3 min · accettazione

The Blue Staircase of the House by the Sea

In a house by the sea, a blue staircase teaches a child that going up or down is easier when each step is greeted.

Illustration for The Blue Staircase of the House by the Sea

The house by the sea had a blue staircase.

It went from the kitchen to the bedrooms, from the smell of tomato sauce to the smell of clean sheets. By day Nico ran up and down it. At bedtime, however, the staircase seemed longer.

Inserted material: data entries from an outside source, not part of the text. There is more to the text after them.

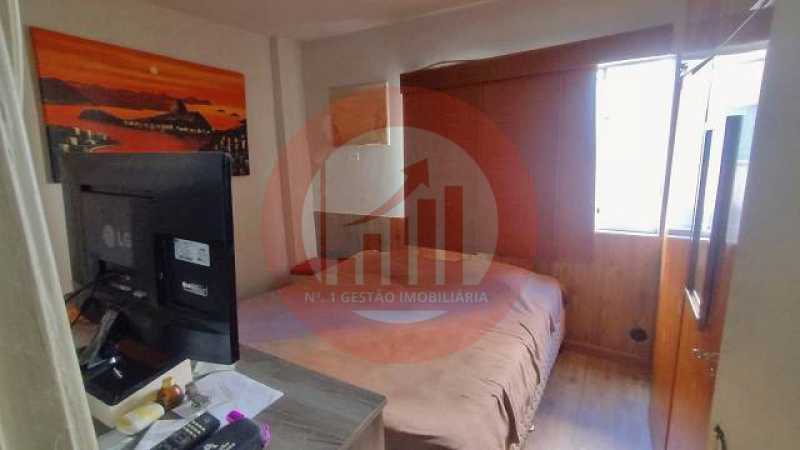 apartamento-com-3-quartos-a-ve - 11
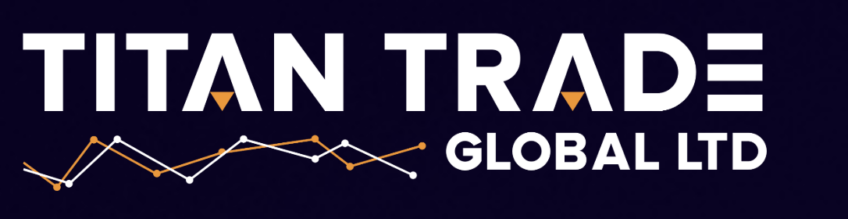 Titan Trade Global LTD — обзор сервиса и проверка документов Titan Trade Global LTD — обзор сервиса и проверка документов : https://reviews-check.com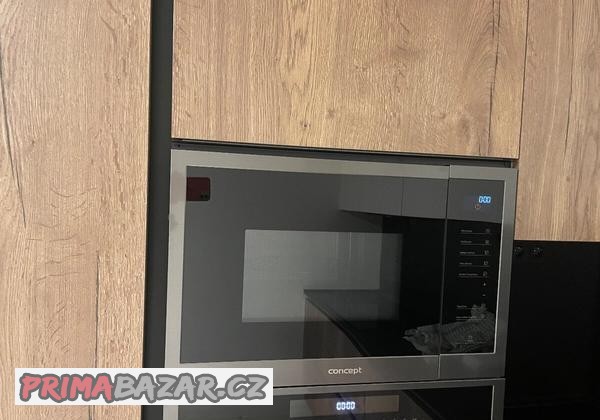 vestavena-mikrovlnna-trouba-concept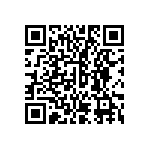 FTMH-132-02-L-DH-K-TR QRCode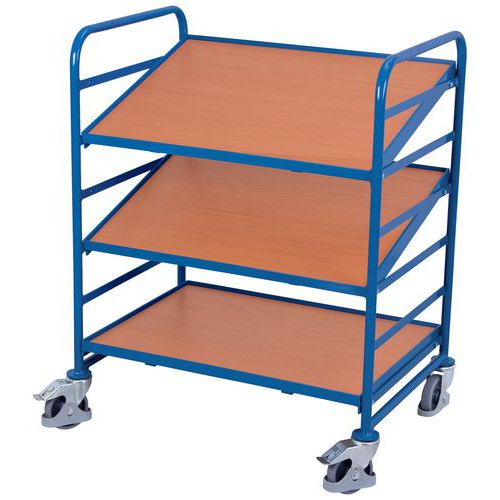 zdjęcie produktu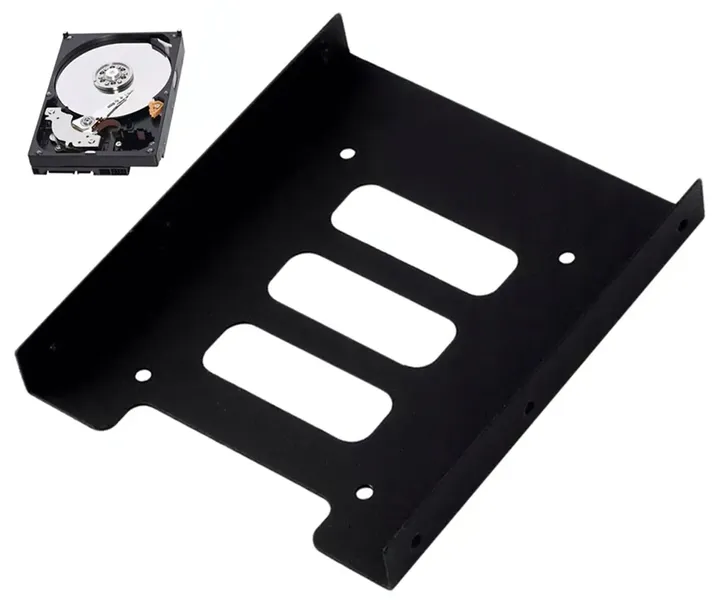 ak294-adapter-dysku-hdd-ssd-25-na-35-stan-nowy-kod-producenta-ak294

“I don’t want to go up,” he said.

“You are tired,” said his father.

“I am not.”

The first step creaked.

“I am,” said the staircase.

Nico stared.

“You are tired?”

“Of being jumped over. Steps like to be noticed.”

The staircase had fourteen steps, each painted a slightly different blue: sea blue, sky blue, deep blue, morning blue, almost grey blue. Nico had never looked at them carefully.

That evening the staircase proposed a game.

“Do not go to bed. Come only to the first blue.”

Nico placed one foot on the first step.

“Good evening, first blue.”

The step warmed.

“Now only the second.”

He climbed slowly. At every step he said good evening: to the blue of shells, the blue of boats, the blue of clouds after rain.

Halfway up, he forgot to protest.

At the last step, his room was no longer far away. It was simply the next place.

The staircase creaked softly, satisfied.

From then on, Nico used the blue steps for many things: when he was angry, when he was afraid of a new day, when he had to apologize. He did not try to leap over everything.

He greeted one step.

Then another.

And the house by the sea seemed to breathe with him.

Moral: Big changes become gentler when we meet them one step at a time.
Montessori note: After reading, invite the child to remember one concrete gesture from the story and connect it gently with the feeling of the evening.